Бимбаев несколько настороженно, но чувствуя щекочущие ухо волосы Наташи, взволнованно добавил:
– Юг! Какое слово! Всех оно тянет к себе. Как цветок мимоза. Путешественник Ливингстон в тысяча восемьсот пятьдесят третьем году двинулся на юг Африки и прошел пешком от Замбези до Лоанды. Подумайте, Наташа, вот мы сидим здесь, а на африканском юге уже открыто озеро Мое-то и Бадвелло.
Наташа осторожно подняла голову, поправила волосы и суховато заметила:
– Теперь там уже автобусное движение. Два отеля для путешественников.
Бимбаев испуганно посмотрел на собеседницу и робко произнес:
– Я люблю путешествовать. Особенно, если есть время, на океанских пароходах.
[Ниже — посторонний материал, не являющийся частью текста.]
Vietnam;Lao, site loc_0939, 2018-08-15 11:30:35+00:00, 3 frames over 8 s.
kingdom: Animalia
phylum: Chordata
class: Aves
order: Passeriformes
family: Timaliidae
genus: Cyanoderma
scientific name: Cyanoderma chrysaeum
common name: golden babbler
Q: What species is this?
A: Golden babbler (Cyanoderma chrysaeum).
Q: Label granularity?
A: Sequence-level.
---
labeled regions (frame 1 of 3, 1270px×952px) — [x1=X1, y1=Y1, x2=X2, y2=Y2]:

Океанский пароход, делающий рейсы между Гамбургом и Нью-Йорком, вмещает тысячу сто пассажиров, располагает одиннадцатью буфетами, залами для карт и кегельбаном.
– Три тысячи пассажиров, – холодно сказала Наталия Петровна, резко отодвинувшись, – площадка для тенниса и для футбола, а также собственный театр и газета. Пойдемте домой, Бимбаев.
– Посидим еще, – с жалобной тревогой промямлил Бимбаев, – здесь так хорошо. Зелень. Звезды. А сколько их! Еще недавно живущий во Франции французский астролог Фламарион…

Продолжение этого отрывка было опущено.